**TASK REQUIREMENTS:** Continue the excerpt on KDC discovery at the broker, picking up immediately after its final sentence.

**EXCERPT:**
.....

3.3. KDC Discovery at the Broker (Optional)

Once a Client has obtained an Access Token from the AS and accordingly established a secure association with the Broker, the Client has the permission to access the topic resources at the broker that pertain the topics on which the Client is authorized to operate.

In particular the Client is authorized to retrieve the representation of a topic resource, from which the Client can retrieve information related to the topic in question, as specified in Section 2.5 of [I-D.ietf-core-coap-pubsub].

This profile extends the set of CoAP Pubsub Parameters that is possible to specify within the representation of a topic resource, as originally defined in Section 3 of [I-D.ietf-core-coap-pubsub]. In particular, this profile defines the following two parameters that the Broker can specify in a response from a topic resource (see Section 2.5 of [I-D.ietf-core-coap-pubsub]). Note that, when these parameters are transported in a their respective field of the message payload, the Content-Format application/core-pubsub+cbor MUST be used.

  • 'kdc_uri', with value the URI of the group membership resource at KDC, where Clients can send a request to join the security group associated with the topic in question. The URI is encoded as a CBOR text string. Clients will have to obtain an Access Token from the AS to upload to the KDC, before starting the joining process with the KDC to join the security group.
  • 'sec_gp', specifying the name of the security group associated with the topic in question, as a stable and invariant identifier. The name of the security group is encoded as a CBOR text string.

.....

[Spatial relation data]
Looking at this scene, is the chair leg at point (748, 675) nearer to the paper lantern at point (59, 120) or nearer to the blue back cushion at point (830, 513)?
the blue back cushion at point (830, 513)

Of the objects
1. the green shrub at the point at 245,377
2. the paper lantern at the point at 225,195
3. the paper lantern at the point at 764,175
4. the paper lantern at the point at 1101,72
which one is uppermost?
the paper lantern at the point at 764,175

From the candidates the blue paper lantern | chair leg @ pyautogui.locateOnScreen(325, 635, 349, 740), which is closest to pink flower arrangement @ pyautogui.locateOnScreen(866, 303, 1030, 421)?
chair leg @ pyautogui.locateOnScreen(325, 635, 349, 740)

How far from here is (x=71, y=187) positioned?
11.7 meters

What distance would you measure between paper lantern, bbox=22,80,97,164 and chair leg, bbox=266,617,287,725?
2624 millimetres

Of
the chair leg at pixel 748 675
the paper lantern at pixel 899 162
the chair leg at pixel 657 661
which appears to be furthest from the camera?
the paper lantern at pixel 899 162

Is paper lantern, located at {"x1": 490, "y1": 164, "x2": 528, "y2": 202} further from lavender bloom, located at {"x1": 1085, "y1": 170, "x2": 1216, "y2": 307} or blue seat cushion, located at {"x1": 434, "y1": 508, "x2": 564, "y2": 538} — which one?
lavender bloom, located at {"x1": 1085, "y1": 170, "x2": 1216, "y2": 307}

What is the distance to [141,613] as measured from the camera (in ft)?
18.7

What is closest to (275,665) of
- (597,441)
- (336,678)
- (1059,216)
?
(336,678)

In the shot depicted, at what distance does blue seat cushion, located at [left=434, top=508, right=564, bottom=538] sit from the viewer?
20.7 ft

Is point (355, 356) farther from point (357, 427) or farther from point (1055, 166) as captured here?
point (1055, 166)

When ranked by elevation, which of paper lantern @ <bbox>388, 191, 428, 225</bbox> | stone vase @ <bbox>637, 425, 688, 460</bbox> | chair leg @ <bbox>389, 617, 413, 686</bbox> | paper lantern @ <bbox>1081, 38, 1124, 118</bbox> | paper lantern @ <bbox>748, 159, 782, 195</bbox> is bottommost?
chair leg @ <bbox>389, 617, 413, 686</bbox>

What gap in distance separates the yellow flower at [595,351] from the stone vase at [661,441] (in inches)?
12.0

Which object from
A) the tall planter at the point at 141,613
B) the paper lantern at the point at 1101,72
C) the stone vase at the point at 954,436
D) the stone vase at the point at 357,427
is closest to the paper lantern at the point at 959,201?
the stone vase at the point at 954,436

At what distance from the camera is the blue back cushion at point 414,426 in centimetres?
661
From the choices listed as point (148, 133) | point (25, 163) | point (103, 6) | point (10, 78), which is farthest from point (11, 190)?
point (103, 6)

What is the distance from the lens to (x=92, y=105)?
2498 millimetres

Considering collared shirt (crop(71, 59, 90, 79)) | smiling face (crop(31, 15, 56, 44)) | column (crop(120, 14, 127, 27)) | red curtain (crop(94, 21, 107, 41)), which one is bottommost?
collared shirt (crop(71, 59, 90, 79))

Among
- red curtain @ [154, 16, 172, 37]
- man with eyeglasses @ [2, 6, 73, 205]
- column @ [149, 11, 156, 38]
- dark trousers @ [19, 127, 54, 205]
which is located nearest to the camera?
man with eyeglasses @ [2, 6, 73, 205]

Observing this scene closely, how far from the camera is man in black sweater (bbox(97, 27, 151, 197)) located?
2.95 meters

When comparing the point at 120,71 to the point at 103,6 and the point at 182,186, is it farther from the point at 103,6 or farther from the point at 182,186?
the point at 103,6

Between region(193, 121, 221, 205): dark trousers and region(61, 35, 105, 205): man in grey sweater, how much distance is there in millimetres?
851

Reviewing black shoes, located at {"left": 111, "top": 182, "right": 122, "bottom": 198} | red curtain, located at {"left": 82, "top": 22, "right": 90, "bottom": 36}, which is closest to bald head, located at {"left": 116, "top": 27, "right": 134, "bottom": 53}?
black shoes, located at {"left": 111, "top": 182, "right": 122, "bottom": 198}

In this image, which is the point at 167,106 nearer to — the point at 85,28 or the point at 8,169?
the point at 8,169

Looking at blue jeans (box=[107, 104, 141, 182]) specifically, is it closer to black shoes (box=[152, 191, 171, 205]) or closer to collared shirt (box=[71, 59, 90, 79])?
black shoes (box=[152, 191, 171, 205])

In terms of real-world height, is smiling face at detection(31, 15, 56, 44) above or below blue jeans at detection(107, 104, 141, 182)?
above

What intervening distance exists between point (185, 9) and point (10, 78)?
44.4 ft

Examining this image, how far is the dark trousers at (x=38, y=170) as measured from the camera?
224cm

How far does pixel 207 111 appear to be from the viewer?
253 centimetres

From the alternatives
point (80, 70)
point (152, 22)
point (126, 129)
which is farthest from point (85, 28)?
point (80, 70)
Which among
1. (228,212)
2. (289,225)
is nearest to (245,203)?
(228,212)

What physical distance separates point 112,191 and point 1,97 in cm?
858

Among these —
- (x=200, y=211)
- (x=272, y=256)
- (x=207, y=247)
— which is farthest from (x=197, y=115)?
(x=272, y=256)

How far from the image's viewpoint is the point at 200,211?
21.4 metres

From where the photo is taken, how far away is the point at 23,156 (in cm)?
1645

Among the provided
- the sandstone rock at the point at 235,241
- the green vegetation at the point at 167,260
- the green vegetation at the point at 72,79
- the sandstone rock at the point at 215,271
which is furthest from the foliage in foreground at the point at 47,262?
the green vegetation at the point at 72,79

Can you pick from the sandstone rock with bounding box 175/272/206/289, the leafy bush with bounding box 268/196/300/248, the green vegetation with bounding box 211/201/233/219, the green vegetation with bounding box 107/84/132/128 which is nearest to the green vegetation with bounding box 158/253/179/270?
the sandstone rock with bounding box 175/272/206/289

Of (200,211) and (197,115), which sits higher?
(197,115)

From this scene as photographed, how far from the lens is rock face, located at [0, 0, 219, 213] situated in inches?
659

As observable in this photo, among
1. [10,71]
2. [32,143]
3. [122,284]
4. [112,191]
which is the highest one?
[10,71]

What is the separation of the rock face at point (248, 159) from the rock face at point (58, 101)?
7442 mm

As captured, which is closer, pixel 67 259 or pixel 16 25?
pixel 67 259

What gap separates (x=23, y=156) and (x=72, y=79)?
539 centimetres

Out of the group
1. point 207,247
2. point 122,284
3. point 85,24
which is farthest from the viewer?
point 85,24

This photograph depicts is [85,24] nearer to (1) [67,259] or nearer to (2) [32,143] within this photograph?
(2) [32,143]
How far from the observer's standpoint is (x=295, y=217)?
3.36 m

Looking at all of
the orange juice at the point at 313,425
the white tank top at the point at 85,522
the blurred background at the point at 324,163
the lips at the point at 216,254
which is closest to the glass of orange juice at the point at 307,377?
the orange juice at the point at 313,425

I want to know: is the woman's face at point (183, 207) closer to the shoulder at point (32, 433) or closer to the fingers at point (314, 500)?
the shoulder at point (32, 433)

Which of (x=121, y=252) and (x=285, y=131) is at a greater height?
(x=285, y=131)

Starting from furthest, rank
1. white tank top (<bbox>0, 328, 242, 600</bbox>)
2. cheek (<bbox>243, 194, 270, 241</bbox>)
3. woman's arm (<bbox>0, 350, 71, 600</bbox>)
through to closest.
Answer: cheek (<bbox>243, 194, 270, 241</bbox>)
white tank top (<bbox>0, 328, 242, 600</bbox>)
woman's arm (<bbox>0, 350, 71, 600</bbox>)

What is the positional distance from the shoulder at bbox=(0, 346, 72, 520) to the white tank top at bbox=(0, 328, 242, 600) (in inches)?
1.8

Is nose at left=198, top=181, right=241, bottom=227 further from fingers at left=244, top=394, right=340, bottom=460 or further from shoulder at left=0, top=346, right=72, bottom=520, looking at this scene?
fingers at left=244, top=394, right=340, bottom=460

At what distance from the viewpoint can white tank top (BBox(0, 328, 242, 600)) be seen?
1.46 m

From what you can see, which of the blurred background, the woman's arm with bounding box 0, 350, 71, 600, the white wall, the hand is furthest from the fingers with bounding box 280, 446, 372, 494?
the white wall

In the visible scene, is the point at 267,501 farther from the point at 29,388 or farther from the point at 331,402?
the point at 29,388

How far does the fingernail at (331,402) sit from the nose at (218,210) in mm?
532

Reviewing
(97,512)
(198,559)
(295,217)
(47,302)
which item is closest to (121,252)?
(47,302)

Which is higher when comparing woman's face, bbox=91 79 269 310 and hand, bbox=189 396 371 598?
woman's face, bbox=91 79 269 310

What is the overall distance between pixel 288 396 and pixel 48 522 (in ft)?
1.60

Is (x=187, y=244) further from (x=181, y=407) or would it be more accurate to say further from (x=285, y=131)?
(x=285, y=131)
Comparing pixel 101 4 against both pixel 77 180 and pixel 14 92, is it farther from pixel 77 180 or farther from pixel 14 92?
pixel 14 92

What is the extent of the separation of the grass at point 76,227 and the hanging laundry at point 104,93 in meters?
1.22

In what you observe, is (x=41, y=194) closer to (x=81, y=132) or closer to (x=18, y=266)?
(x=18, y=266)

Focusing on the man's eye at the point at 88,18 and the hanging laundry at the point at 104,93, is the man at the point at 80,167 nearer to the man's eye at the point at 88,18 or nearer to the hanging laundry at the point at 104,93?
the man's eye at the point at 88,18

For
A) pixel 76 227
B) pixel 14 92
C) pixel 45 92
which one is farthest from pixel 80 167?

.....

**WRITTEN RESPONSE:**
Furthermore, the Resource Type (rt=) Link Target Attribute value "core.ps.gm" is registered in Section 8.3 (REQ10), and can be used to describe group-membership resources and its sub-resources at KDC, e.g., by using a link-format document [RFC6690]. As an alternative to the discovery approach defined above and provided by the Broker, applications can use this common resource type to discover links to group-membership resources at the KDC for joining security groups associated with pub/sub topics.

3.4. Authorisation Request/Response for the KDC and the Broker

A Client sends two Authorisation Requests to the AS, targeting two different audiences, i.e, the Broker and the KDC.

As to the former, the AS handles Authorisation Requests for topics that the Client is allowed to publish and/or subscribe at the Broker, as corresponding to an application group.

As to the latter, the AS handles Authorization Requests for security groups that the Client is allowed to join, in order to obtain the group keying material for protecting end-to-end and verifying the content of exchanged pub-sub messages on the associated topics.

This section builds on Section 3 of [I-D.ietf-ace-key-groupcomm] and defines only additions or modifications to that specification.

Both Authorisation Requests include the following fields (see Section 3.1 of [I-D.ietf-ace-key-groupcomm]):

  • 'scope': Optional. If present, it specifies the following information, depending on the specifically targeted audience.

    If the audience is the Broker, the scope specifies the name of the topics that the Client wishes to access, together with the corresponding permissions. If the audience is the KDC, the scope specifies the name of the security groups that the Client wishes to join, together with the corresponding permissions.

    This parameter is encoded as a CBOR byte string, whose value is the binary encoding of a CBOR array. The format MUST follow the data model AIF-PUBSUB-GROUPCOMM defined below.

  • 'audience': Required identifier corresponding to either the Broker or the KDC.

Other additional parameters can be included if necessary, as defined in [RFC9200].

When using this profile, it is expected that a one-to-one mapping is enforced between the application group and the security group (see Section 2). If this is not the case, the correct access policies corresponding both sets of scopes have to be available to the AS.

3.4.1. Format of Scope

The 'scope' parameter MUST follow the AIF format. (REQ1).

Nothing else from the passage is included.